### Uit te voeren taak
Bewerk het stuk van "Artikel 229 Gemeentewet." tot en met "van de gemeente." uit de uitspraak en geef het opnieuw weer, waarbij "woonboot" wordt vervangen door "ark".

--- Documentfragment ---

Home

Gerechtshof Den Haag, 14-11-2023, ECLI:NL:GHDHA:2023:2259, BK-23/00163 t/m BK-23/00168 BK-23/00649 t/m BK-12/00651

Gerechtshof Den Haag, 14-11-2023, ECLI:NL:GHDHA:2023:2259, BK-23/00163 t/m BK-23/00168 BK-23/00649 t/m BK-12/00651

Gegevens

Instantie
Gerechtshof Den Haag
Datum uitspraak
14 november 2023
Datum publicatie
4 januari 2024
ECLI
ECLI:NL:GHDHA:2023:2259
Zaaknummer
BK-23/00163 t/m BK-23/00168 BK-23/00649 t/m BK-12/00651
Relevante informatie
Art. 229 Gemw

Inhoudsindicatie

Artikel 229 Gemeentewet. Binnenhavengeld gemeente Leiden 2018 t/m 2020. De gemeente Leiden heeft belanghebbende door middel van een vergunning een vaste ligplaats in de Oude Rijn toegewezen. De Heffingsambtenaar heeft voor de vaste ligplaats terecht aanslagen binnenhavengeld opgelegd naar het basistarief. De woonboot is deels gelegen op (de ondergrond van het) water in eigendom van de gemeente.

Uitspraak

Team Belastingrecht

meervoudige kamer

nummers BK-23/00163 tot en met BK-23/00168 en BK-23/00649 tot en met BK-23/00651

in het geding tussen:

(gemachtigde: S.V. Hendriksen)

en

(vertegenwoordiger: […] )

op het hoger beroep van belanghebbende tegen de uitspraak van de rechtbank Den Haag (de Rechtbank) van 5 januari 2023, nummers SGR 20/0105, SGR 20/7485 tot en met SGR 20/7488 en SGR 21/2943.

Procesverloop

1.1.

De Heffingsambtenaar heeft op grond van de Verordeningen op de heffing en invordering van binnenhavengeld 2018 (Verordening 2018), 2019 (Verordening 2019) en 2020 (Verordening 2020)1 aan belanghebbende de volgende aanslagen in de binnenhavengelden van de gemeente Leiden opgelegd:

Heffingstijdvak Dagtekening Bedrag

4e kwartaal 2018 19 november 2018 € 144,71

1e kwartaal 2019 22 januari 2019 € 148,63

2e kwartaal 2019 17 april 2019 € 148,63

3e kwartaal 2019 1 augustus 2019 € 148,63

4e kwartaal 2019 12 november 2019 € 148,63

1e kwartaal 2020 25 februari 2020 € 152,33

2e kwartaal 2020 28 mei 2020 € 152,33

3e kwartaal 2020 1 augustus 2020 € 152,33

4e kwartaal 2020 20 november 2020 € 152,33

1.2.

--- Gegevensrijen ---

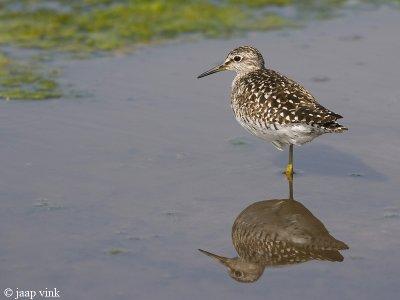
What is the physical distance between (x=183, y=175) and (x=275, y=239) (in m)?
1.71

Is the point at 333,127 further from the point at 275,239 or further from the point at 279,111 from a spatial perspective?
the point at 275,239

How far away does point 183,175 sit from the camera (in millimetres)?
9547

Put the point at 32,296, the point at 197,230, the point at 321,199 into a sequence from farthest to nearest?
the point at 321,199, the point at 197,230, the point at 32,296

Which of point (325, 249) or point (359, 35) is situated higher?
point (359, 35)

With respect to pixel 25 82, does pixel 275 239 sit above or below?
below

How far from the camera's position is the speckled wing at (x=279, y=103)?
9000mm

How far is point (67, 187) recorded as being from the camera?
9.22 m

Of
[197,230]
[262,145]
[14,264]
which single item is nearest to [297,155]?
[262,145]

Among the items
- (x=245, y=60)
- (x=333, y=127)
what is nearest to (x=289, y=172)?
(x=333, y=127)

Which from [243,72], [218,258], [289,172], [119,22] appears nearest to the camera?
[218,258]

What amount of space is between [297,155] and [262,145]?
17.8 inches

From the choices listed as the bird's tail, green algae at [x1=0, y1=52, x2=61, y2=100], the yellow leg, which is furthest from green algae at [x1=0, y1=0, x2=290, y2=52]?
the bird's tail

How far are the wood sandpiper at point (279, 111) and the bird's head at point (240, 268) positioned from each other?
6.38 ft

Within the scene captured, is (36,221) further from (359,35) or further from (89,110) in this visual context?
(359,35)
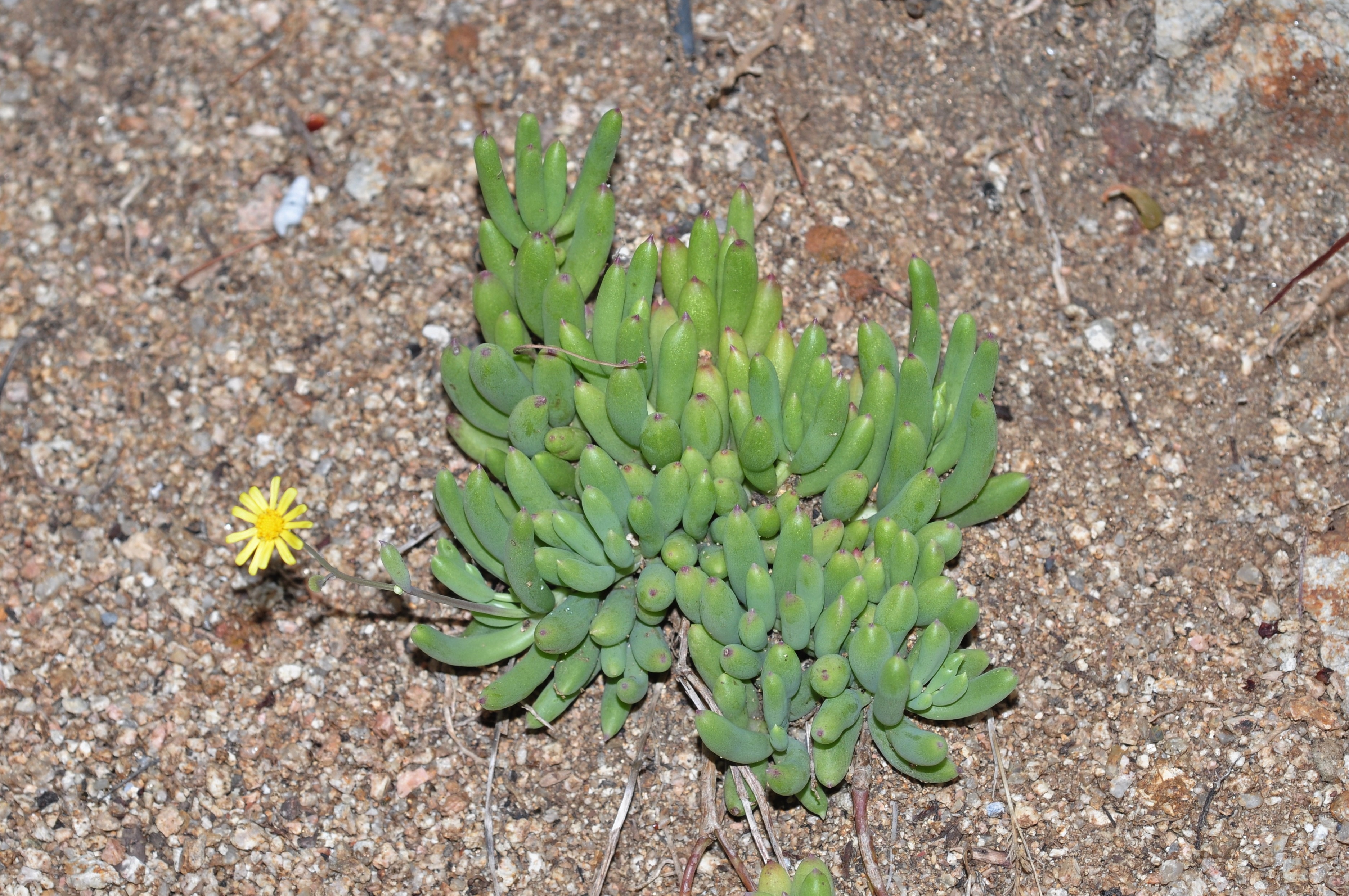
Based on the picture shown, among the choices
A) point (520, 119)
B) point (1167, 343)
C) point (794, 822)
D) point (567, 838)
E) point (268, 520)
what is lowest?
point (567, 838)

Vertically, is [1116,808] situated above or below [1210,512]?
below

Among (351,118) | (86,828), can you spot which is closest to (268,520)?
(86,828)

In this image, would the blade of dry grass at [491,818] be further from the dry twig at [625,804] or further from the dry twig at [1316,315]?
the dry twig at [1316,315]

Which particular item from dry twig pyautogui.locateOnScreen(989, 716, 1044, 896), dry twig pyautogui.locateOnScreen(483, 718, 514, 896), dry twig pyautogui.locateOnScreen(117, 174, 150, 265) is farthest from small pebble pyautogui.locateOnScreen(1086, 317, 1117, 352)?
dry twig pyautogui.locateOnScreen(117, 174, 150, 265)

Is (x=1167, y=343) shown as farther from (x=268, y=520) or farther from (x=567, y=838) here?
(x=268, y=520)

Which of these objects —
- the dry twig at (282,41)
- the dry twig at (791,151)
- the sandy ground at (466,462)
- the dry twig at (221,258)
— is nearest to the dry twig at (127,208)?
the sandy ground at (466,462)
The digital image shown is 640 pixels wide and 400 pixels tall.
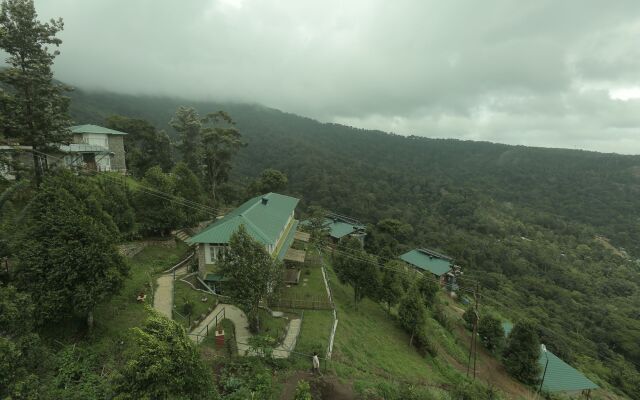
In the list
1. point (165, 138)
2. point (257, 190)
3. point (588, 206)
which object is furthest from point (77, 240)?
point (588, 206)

---

### Het antwoord
Artikel 229 Gemeentewet. Binnenhavengeld gemeente Leiden 2018 t/m 2020. De gemeente Leiden heeft belanghebbende door middel van een vergunning een vaste ligplaats in de Oude Rijn toegewezen. De Heffingsambtenaar heeft voor de vaste ligplaats terecht aanslagen binnenhavengeld opgelegd naar het basistarief. De ark is deels gelegen op (de ondergrond van het) water in eigendom van de gemeente.